• TRECHO SELECIONADO:

»»

LIX. É certo que, como refere o Acórdão da Relação do Porto de 7 de Dezembro de 2016, in www.gdsi.pt “… na descrição da situação nela prevista (na al. d)) - terem disposto dos bens do devedor em proveito pessoal ou de terceiros - não se faz qualquer referência à importância económica dos bens objeto dessa atuação e à necessidade de o seu relevo patrimonial ser significativo – ao contrário da alínea a) “.
Mas “… isso é assim porque, cremos, a preocupação subjacente à previsão legal já não é diretamente a preservação do património da devedora (indiretamente sim), mas antes evitar que esse património que deverá ser afeto à satisfação dos credores redunde afinal em benefício ilegítimo dos próprios administradores ou de terceiros.
Todavia, julgamos que em qualquer circunstância esses bens têm de ter algum relevo económico, não nos parecendo conforme à ordem jurídica qualificar uma insolvência como culposa e imputar aos gerentes as consequências dessa qualificação apenas porque um dos administradores ou um terceiro se apropriou de um bem da insolvente de escasso valor económico, cujo interesse para o funcionamento da devedora nas condições existentes à data não fosse significativo….”.

««

• INSTRUÇÃO DE TRABALHO 1:
Responda, com base no trecho selecionado, às seguintes perguntas:
(a) Qual é a data do acórdão da Relação do Porto citado?
(b) Ao contrário da alínea d), que alínea faz referência à importância económica dos bens?
(c) Qual é, segundo o trecho, a preocupação subjacente à previsão legal?
• INSTRUÇÃO DE TRABALHO 2: Reproduza fielmente a passagem do trecho selecionado que vai de "LIX. É certo" a "ou de terceiros.".

• EXCERTOS DA LISTAGEM:
»»

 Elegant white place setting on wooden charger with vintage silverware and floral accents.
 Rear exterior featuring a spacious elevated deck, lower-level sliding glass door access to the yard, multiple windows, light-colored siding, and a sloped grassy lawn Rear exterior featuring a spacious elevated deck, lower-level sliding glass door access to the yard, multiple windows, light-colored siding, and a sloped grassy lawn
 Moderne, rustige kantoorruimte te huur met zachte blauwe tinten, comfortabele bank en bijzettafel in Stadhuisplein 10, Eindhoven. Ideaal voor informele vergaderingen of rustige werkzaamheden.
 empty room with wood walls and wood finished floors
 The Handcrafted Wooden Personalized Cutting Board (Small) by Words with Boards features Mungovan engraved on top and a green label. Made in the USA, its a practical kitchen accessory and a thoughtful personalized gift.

««
»»

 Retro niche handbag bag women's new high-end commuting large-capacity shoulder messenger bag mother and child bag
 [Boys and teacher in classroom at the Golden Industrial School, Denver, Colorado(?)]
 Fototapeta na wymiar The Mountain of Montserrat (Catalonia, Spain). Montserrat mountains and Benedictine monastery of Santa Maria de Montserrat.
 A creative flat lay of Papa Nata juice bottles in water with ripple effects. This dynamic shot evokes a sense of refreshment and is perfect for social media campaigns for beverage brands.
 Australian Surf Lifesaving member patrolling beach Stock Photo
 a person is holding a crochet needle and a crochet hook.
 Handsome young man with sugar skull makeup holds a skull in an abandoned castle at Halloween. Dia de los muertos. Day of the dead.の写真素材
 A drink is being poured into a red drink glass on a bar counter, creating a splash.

««

• ÁREA DE RESPOSTA 1:
(a) 7 de Dezembro de 2016.
(b) A alínea a).
(c) Evitar que o património que deverá ser afeto à satisfação dos credores redunde afinal em benefício ilegítimo dos próprios administradores ou de terceiros.

• ÁREA DE RESPOSTA 2:
LIX. É certo que, como refere o Acórdão da Relação do Porto de 7 de Dezembro de 2016, in www.gdsi.pt “… na descrição da situação nela prevista (na al. d)) - terem disposto dos bens do devedor em proveito pessoal ou de terceiros - não se faz qualquer referência à importância económica dos bens objeto dessa atuação e à necessidade de o seu relevo patrimonial ser significativo – ao contrário da alínea a) “.
Mas “… isso é assim porque, cremos, a preocupação subjacente à previsão legal já não é diretamente a preservação do património da devedora (indiretamente sim), mas antes evitar que esse património que deverá ser afeto à satisfação dos credores redunde afinal em benefício ilegítimo dos próprios administradores ou de terceiros.